= Ceunant Llennyrch National Nature Reserve =

Woodland reserve in Gwynedd, Wales

Ceunant Llennyrch National Nature Reserve is one of several woodland reserves in the Vale of Ffestiniog in Gwynedd, Wales and runs from Llyn Trawsfynydd to the River Dwyryd, near the village of Maentwrog.

The reserve's broad expanse of woodland coats a steep-sided gorge, through which the Afon Prysor cascades. At one point, the river is flanked by 100 ft high cliffs, which face each other only 10 m apart. The high humidity offered by the falls creates the perfect environment for numerous damp-loving plants, due to the high humidity and high rainfall, it is technically a temperate rainforest.

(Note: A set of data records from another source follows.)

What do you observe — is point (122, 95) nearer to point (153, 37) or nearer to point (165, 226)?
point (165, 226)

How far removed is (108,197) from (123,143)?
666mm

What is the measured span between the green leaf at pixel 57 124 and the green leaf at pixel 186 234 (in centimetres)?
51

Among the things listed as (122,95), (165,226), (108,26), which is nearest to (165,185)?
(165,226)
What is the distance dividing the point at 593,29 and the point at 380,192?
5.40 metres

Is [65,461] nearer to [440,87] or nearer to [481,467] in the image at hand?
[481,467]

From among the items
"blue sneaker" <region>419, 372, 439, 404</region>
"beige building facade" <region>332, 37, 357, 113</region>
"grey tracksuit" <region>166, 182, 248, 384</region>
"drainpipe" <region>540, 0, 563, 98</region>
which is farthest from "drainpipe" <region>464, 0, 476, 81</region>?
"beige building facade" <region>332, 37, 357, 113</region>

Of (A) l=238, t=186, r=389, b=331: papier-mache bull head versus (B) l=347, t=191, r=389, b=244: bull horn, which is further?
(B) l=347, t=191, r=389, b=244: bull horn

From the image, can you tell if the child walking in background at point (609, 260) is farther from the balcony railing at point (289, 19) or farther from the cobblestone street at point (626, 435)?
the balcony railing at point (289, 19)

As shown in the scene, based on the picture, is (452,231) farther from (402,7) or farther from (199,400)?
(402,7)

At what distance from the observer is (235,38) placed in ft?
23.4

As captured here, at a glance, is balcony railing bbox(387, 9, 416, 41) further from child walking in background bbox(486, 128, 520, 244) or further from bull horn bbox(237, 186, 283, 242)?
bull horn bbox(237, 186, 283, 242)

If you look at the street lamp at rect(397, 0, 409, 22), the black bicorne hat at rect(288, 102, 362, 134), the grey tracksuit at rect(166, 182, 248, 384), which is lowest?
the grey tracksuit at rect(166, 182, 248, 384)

Expanding Llennyrch Nature Reserve

==Background==

In December 2015, the 550 acre forest was bought for a price of £1 million by The Woodland Trust. The woodland has been there since the last ice age, and is so deep that apparently, some parts are untouched by humans.

==Flora==
The forest is exceptionally damp, creating the perfect habitat for nature to flourish. There are over 200 species of liverwort, many forms of moss and lichen too. Trees include sessile oaks, as well as beech, rowan and silver birch. Lichens form on these birches, such as Graphina ruiziana and Parmeliella horrescens. However, the conditions are not kind to flowering plants, due to the shady and damp nature of the environment.

The only population of Pyrenula hibernica in Wales is found at Ceunant Llennyrch and was first described in 2005.

==Fauna==

The animals of the woodland are also thriving, with many small mammals such as the wood mouse, otter and bank vole making their homes near the river. Otters have difficulty with food, as the acidity of the river water means that fish are not in abundance. Woodpeckers, common redstarts and European pied flycatchers are amongst the most common birds present. In terms of predators, the mice and voles are easy prey for a buzzard, which are frequently spotted.